In depth analysis of some selected file formats

Here is a selection of file formats that are commonly used in data science. They are somewhat ordered by their intended use.

Storing arbitrary Python objects

Pickle

Key features

  • Type: Binary format

  • Packages needed: None (pickle-module is included with Python).

  • Space efficiency: 🟨

  • Arbitrary data:

  • Tidy data: 🟨

  • Array data: 🟨

  • Long term archival/sharing: ❌! See warning below.

  • Best use cases: Saving Python objects for debugging.

Warning

Loading pickles that you have not created is risky as they can contain arbitrary executable code.

Do not unpickle objects from sources that you do not trust!

Pickle is Python’s own serialization library. It allows you to store Python objects into a binary file, but it is not a format you will want to use for long term storage or data sharing. It is best suited for debugging your code by saving the Python variables for later inspection:

import pickle

with open('data_array.pickle', 'wb') as f:
    pickle.dump(data_array, f)

with open('data_array.pickle', 'rb') as f:
    data_array_pickle = pickle.load(f)

Exercise 1

Exercise

  • Create an arbitrary python object (for example, a string or a list). Pickle it.

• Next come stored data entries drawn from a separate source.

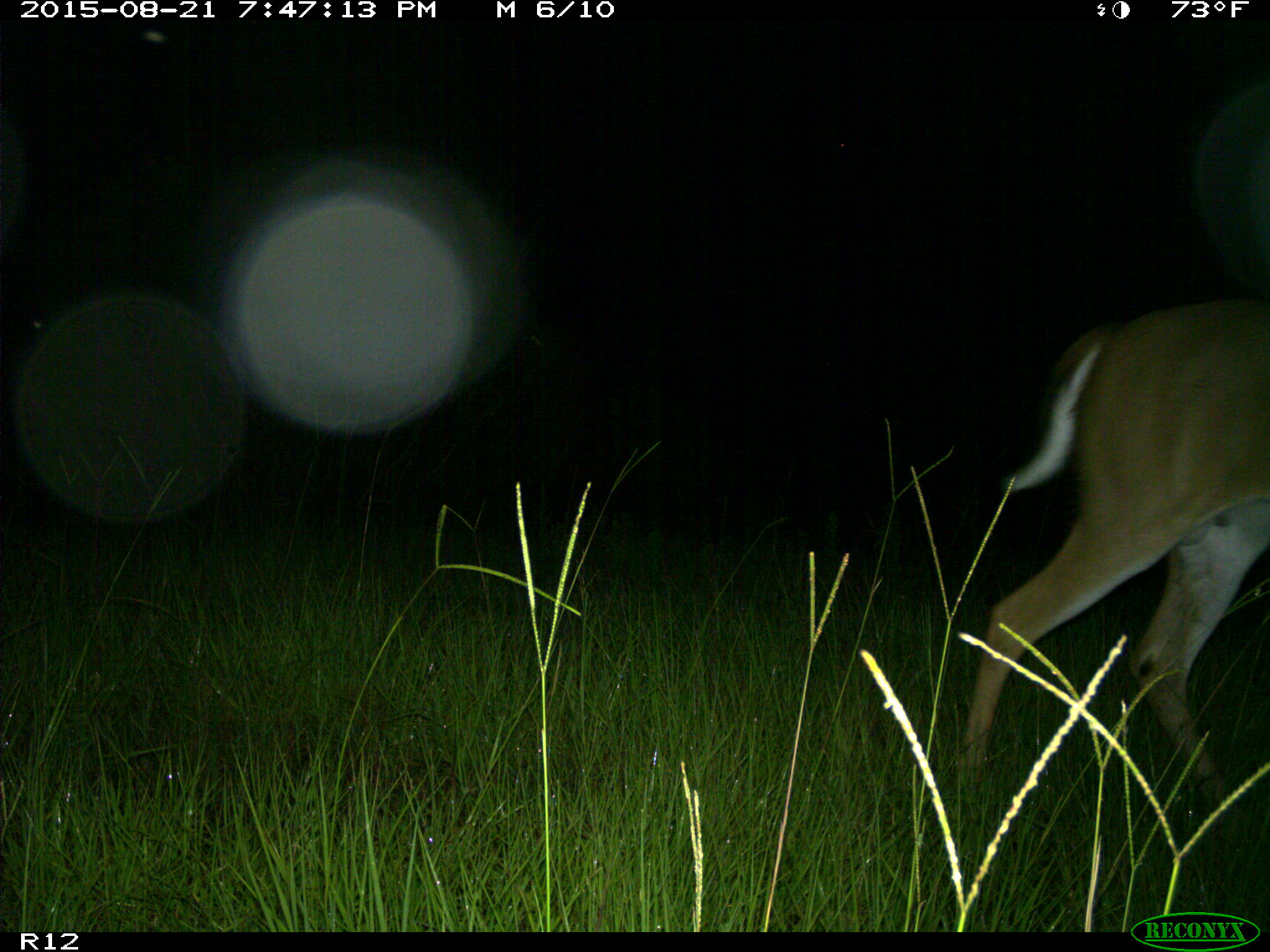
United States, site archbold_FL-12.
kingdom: Animalia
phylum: Chordata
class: Mammalia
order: Artiodactyla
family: Cervidae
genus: Odocoileus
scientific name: Odocoileus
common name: deer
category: unidentified deer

    Read the pickled object back in and check if it matches the original one.

Storing tidy data

CSV (comma-separated values)

Key features

  • Type: Text format

  • Packages needed: numpy, pandas

  • Space efficiency:

  • Arbitrary data:

  • Tidy data:

  • Array data: 🟨

  • Long term archival/sharing:

  • Best use cases: Sharing data. Small data. Data that needs to be human-readable.

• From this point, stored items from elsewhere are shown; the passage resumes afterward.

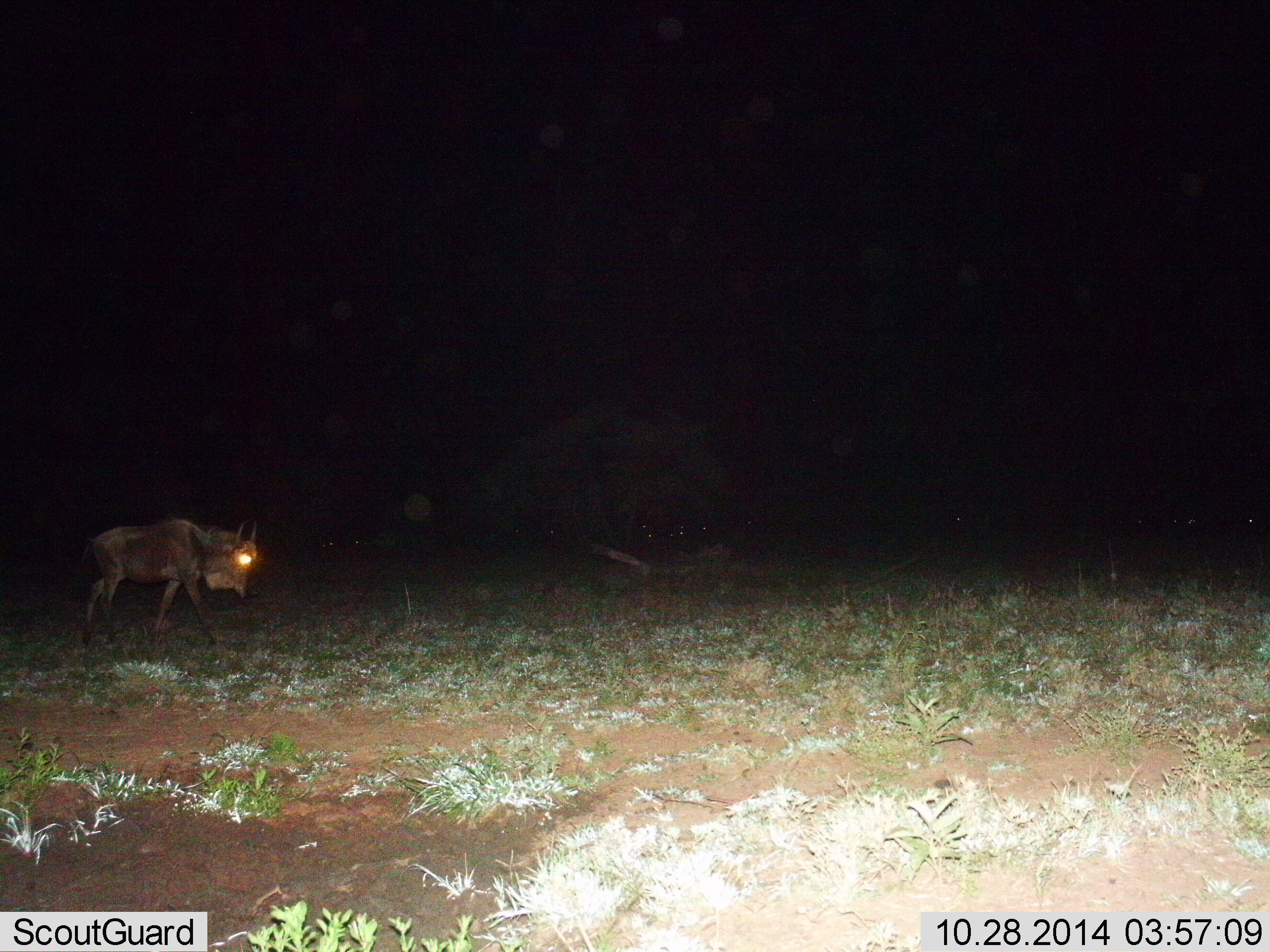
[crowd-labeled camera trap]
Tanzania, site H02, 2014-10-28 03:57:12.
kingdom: Animalia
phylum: Chordata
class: Mammalia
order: Artiodactyla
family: Bovidae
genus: Connochaetes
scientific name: Connochaetes taurinus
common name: blue wildebeest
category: wildebeest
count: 1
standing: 10%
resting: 10%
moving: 100%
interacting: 0%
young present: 0%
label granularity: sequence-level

CSV is by far the most popular file format, as it is human-readable and easily shareable. However, it is not the best format to use when you’re working with big data.

Pandas has a very nice interface for writing and reading CSV files with to_csv- and read_csv-functions:

dataset.to_csv('dataset.csv', index=False)

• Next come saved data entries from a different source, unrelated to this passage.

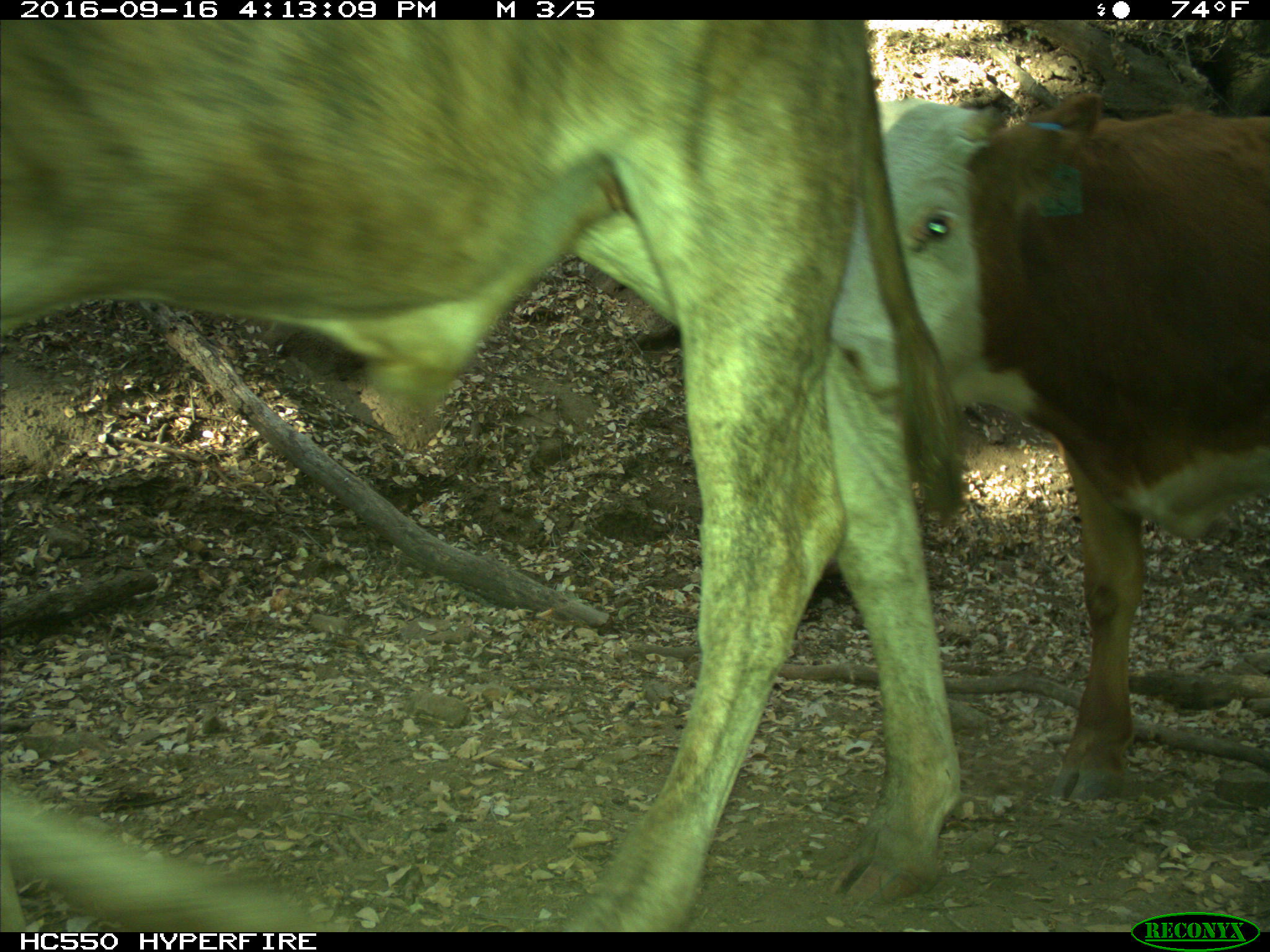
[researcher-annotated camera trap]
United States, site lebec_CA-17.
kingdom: Animalia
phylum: Chordata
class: Mammalia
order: Artiodactyla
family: Bovidae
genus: Bos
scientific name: Bos taurus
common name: domestic cow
Bos taurus (domestic cow).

dataset_csv = pd.read_csv('dataset.csv')

Numpy has routines for saving and loading arrays as CSV files as well:

np.savetxt('data_array.csv', data_array)

data_array_csv = np.loadtxt('data_array.csv')

Feather

Key features

  • Type: Binary format

  • Packages needed: pandas, pyarrow

  • Space efficiency:

  • Arbitrary data:

  • Tidy data:

  • Array data:

  • Long term archival/sharing:

  • Best use cases: Temporary storage of tidy data.

Feather is a file format for storing data frames quickly. There are libraries for Python, R and Julia.

We can work with Feather files with to_feather- and read_feather-functions:

dataset.to_feather('dataset.feather')
dataset_feather = pd.read_feather('dataset.feather')

Feather is not a good format for storing array data, so we won’t present an example of that here.

Parquet

Key features

  • Type: Binary format

  • Packages needed: pandas, pyarrow

  • Space efficiency:

  • Arbitrary data: 🟨

  • Tidy data:

  • Array data: 🟨

  • Long term archival/sharing:

  • Best use cases: Working with big datasets in tidy data format. Archival of said data.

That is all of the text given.